Mencegah adanya beberapa insiden yang tidak diharapkan, JMT juga sudah menyiapkan 511 unit CCTV dan 145 unit Variable Message Sign (VMS), 8 unit VMS Mobile, dan 12 unit Remote Traffic Microwave Sensor (RTMS) untuk mempercepat penyampaian informasi kepada pengguna jalan.
Untuk para pekerja konstruksi nantinya akan dihentikkan terlebih dahulu sementara dimulai dari tanggal 23 Desember 2020 hingga 3 Januari 2021.
Dilain sisi terdapat delapan tim siap tanggap 24 jam untuk diterjunkan, 83 unit pompa air permanen, 5 unit pompa air mobile, dan 16 unit pompa alcon untuk mengantisipasi potensi genangan akibat curah hujan yang cukup tinggi.
Meski begitu, pelaksanaan ini berlangsung ditengah pandemi Covid-19 yang terus saja tiap harinya korban semakin bertambah.

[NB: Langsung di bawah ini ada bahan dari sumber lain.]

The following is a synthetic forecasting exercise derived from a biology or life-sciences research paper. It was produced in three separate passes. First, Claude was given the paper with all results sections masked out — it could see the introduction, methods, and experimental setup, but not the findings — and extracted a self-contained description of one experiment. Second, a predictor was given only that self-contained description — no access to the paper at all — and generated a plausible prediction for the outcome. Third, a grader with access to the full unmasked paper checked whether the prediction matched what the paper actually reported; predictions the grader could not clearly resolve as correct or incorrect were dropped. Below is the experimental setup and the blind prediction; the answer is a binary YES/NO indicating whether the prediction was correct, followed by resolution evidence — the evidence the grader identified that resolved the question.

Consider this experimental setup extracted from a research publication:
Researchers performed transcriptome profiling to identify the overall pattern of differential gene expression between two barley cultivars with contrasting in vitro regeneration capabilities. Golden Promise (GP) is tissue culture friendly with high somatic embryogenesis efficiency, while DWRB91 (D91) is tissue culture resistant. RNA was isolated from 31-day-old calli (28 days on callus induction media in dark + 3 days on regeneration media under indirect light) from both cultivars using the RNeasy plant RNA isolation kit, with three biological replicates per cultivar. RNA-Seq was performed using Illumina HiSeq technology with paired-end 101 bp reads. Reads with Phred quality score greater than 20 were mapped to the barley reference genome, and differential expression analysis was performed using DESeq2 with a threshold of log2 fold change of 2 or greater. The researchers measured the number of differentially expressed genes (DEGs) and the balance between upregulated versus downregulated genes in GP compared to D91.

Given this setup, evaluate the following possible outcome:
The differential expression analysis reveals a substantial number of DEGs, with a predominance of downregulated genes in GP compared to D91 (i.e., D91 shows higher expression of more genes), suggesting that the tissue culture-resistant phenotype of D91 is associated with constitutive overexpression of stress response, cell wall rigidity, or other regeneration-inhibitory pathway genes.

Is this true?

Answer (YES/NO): NO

Untuk itu pada layanan Tempat istirahat, mushola, toilet, restoran telah memenuhi protokol penanganan Covid-19.
Misalnya, pemeriksaan suhu tubuh, menjaga jarak dan penggunaan masker, peningkatan pembersihan dengan penyemprotan disinfektan, melakukan pembatasan parkir kendaraan dengan kapasitas 50 persen dari jumlah lahan yang tersedia, serta menyiapkan ruang khusus/isolasi.